The world’s fourth biggest iron ore miner’s profit in the six months to December 31 was up from $US478 million in the same period a year earlier, as it ramped up its production.

Fortescue shares fell however, and were down 11 cents at $5.87 at 1401 AEDT.

Chief executive Nev Power said the record result underlined the success of Fortescue’s strategy to construct new capacity, ramp up production and drive down costs.

“The ongoing strong demand for our products has allowed us to accelerate debt repayment, de-risk the balance sheet and increase returns to our shareholders,” Mr Power said in a statement.

Half year revenue was $US5.8 billion, up 77 per cent from $US3.3 billion in the same period a year earlier.

Shipments were up 51 per cent from the prior period, and it maintained its full year shipment guidance of 127 million tonnes of iron ore, but said it remained sensitive to weather.
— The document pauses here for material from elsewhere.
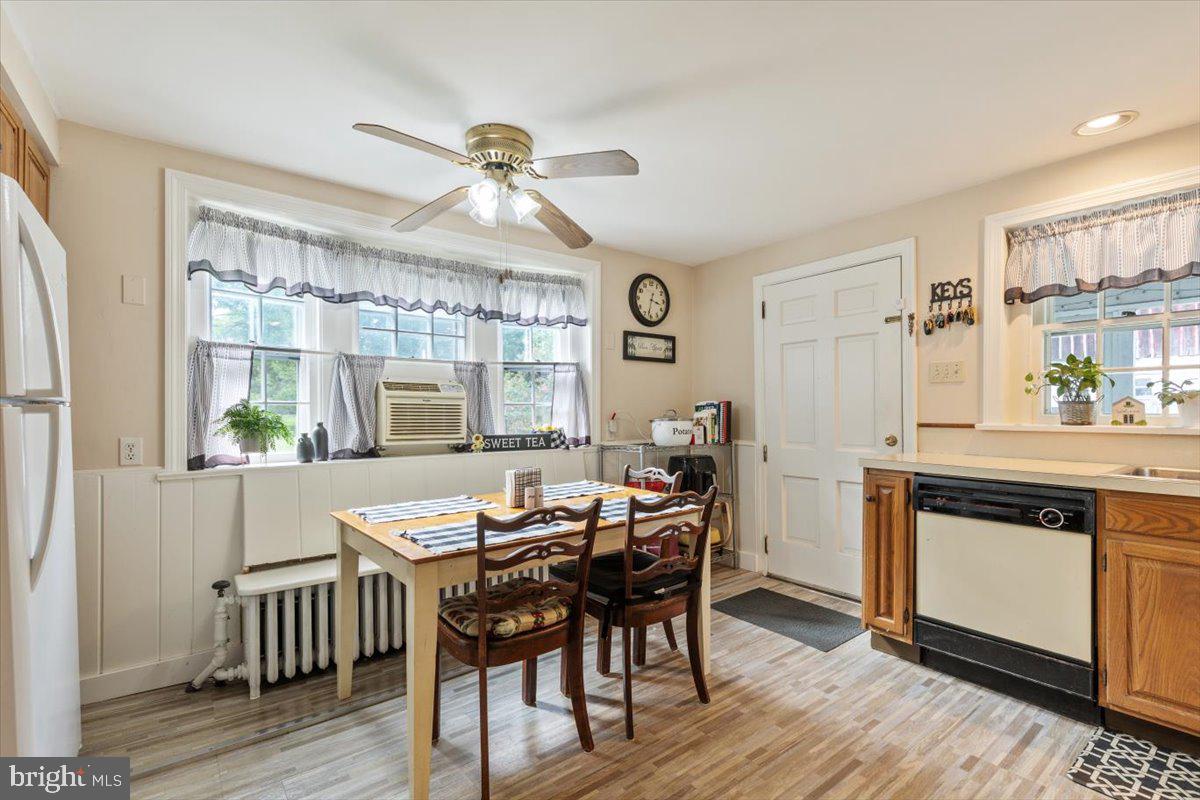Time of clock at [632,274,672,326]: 3:32
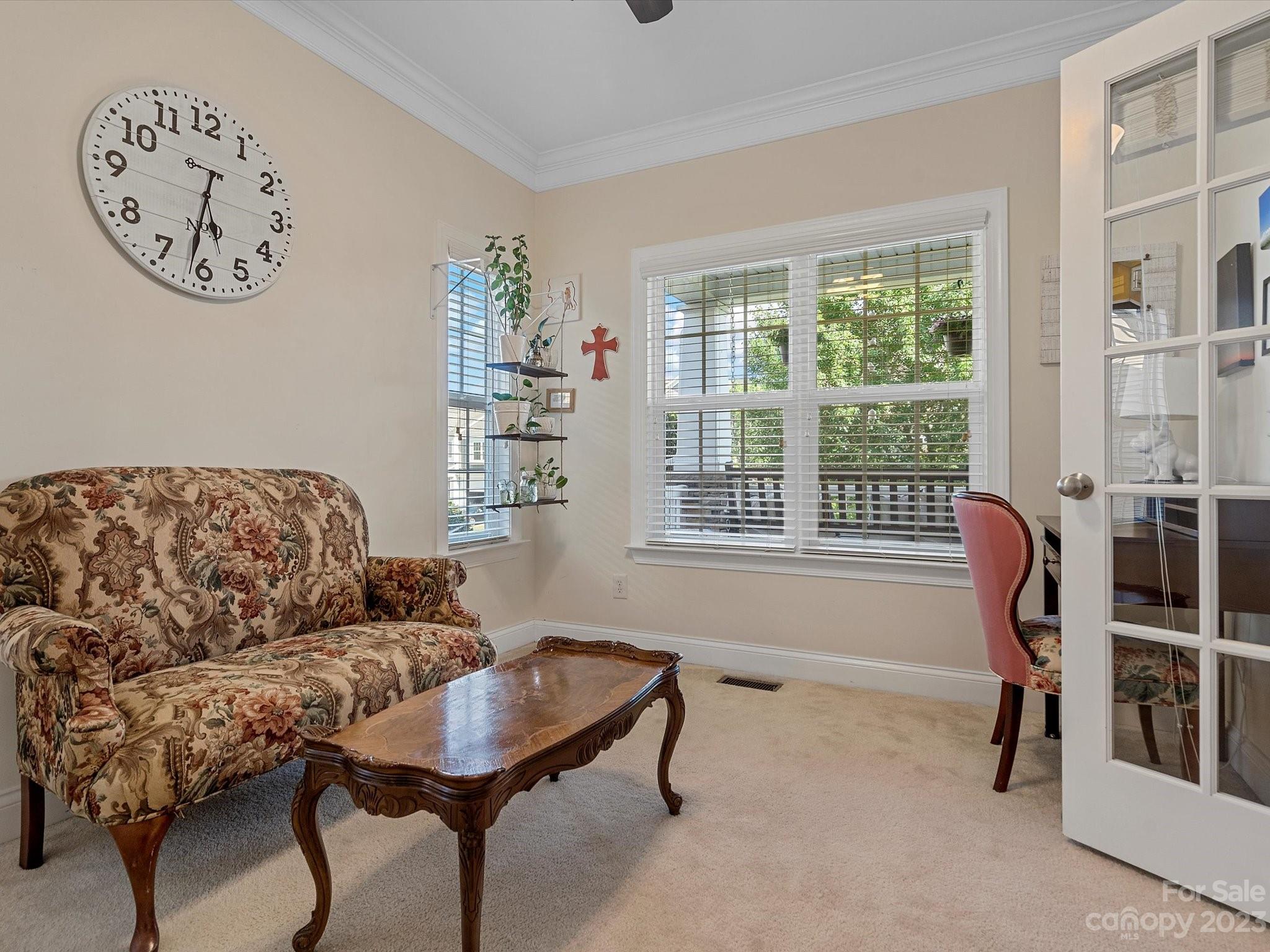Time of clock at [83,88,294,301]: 5:31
Bad weather in January led to a reduction in Fortescue’s full year forecast for iron ore it shipments to the lower end of its previous guidance range.

The Pilbara miner also said it remains on track to deliver iron ore at a rate of 155 million tonnes per annum (mtpa) by the end of March 2014.

Fortescue announced a 10 cent dividend, after paying no dividend in the prior period.

The company said it has “significant flexibility” to make voluntary debt repayments, or refinance debt before it matures.

Since November 2013 it had committed debt repayments of $US3.1 billion ($A3.44 billion), and the repricing of a term loan was delivering interest savings of about $US300 million ($A333.06 million) per annum.